- [Short task 1]: From the forum thread on religion below, list every username that appears as a post heading. Give each name only once.

- [Supplied text]:
****************
As for God, it seems many only want some sort of Santa Claus. Others blame God for atrocities done by organizations. Or their personal problems. Or someone to direct frustration and hate at. Or to not exist so as to excuse behavior. Or if they do believe, many want someone else to be the mediator and 'handle' the relationship. Then you got these guys who run into restaurants, yell 'God is Good', and boom...

As for God existing or not, causing DP or healing DP or doing nothing about DP&#8230; you have to work that out yourself. If someone wishes to share their view &#8230; fine, that is what this forum is about.

I have to agree with ThoughtOnFire and Pablo above and plus them.


----------



## Surfingisfun001 (Sep 25, 2007)

What people fail to realize is that what they seek from their religion is not at all different from what other people of other religions are seeking. Everyone in the world, even non-religious people, is seeking the same exact thing. What is being sought is liberation from suffering.


----------



## Mushishi (May 31, 2010)

Yah, I just wanted to get that off my chest.


----------



## Guest (May 24, 2011)

Mushishi,

Why are you so angry about a god/s or religion that you don't even believe in?

Why are you so angry?


----------



## Pablo (Sep 1, 2005)

Philos said:


> Why are you so angry?


If you have dp basically your life has gone to shit, so maybe the question should be why are we not more angry about this


----------



## Guest (May 24, 2011)
****************
- [Material to process]:

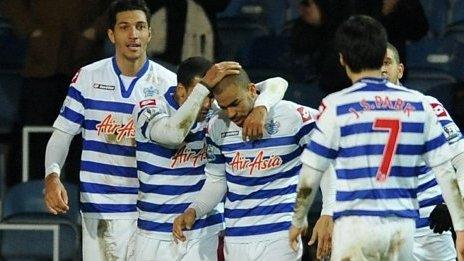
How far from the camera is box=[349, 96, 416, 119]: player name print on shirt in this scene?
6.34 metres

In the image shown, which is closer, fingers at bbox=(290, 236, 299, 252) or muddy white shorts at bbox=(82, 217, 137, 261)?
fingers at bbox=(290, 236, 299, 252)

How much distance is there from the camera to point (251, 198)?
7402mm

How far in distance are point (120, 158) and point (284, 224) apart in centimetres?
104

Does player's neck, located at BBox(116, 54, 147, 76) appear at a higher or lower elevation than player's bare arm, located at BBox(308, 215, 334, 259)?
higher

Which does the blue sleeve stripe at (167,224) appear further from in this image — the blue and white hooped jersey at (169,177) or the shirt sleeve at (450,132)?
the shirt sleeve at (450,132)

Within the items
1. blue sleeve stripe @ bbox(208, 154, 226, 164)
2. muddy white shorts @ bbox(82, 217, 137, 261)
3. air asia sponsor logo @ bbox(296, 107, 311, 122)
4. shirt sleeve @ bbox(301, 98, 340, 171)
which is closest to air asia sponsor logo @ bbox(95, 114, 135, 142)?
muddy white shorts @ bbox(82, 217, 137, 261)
****************
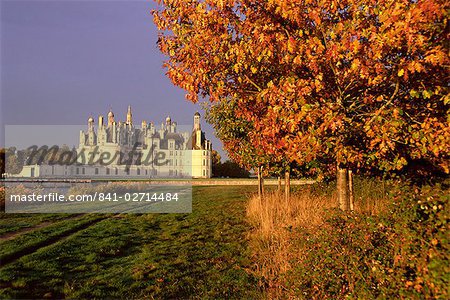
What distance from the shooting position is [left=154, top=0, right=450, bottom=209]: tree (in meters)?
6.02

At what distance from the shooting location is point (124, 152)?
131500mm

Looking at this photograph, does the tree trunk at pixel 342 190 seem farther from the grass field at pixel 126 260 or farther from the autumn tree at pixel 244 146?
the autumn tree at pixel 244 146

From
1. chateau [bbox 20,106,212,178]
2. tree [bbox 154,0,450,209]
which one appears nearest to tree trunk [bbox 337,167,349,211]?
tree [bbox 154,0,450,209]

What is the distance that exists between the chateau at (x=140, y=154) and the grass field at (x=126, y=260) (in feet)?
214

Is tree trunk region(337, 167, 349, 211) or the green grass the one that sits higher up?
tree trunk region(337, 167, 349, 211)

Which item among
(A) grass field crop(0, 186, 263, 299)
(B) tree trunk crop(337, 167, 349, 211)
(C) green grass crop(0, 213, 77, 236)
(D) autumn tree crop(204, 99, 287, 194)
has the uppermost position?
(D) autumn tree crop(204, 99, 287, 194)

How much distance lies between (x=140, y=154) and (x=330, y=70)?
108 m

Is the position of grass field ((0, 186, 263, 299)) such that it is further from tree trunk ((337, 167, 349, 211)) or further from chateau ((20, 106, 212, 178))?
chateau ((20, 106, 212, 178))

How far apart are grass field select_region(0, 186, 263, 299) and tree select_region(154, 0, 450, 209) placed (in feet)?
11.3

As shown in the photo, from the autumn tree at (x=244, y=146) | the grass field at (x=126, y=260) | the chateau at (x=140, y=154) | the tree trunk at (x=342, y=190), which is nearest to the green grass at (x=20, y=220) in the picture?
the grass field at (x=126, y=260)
****************
- [Short task 2]: Find every line in the records that contains the string "feet", where case counts, and copy each of those lines in full.

- [Finished answer 1]:
Surfingisfun001
Mushishi
Guest
Pablo

- [Finished answer 2]:
What is the distance that exists between the chateau at (x=140, y=154) and the grass field at (x=126, y=260) (in feet)?
How far apart are grass field select_region(0, 186, 263, 299) and tree select_region(154, 0, 450, 209) placed (in feet)?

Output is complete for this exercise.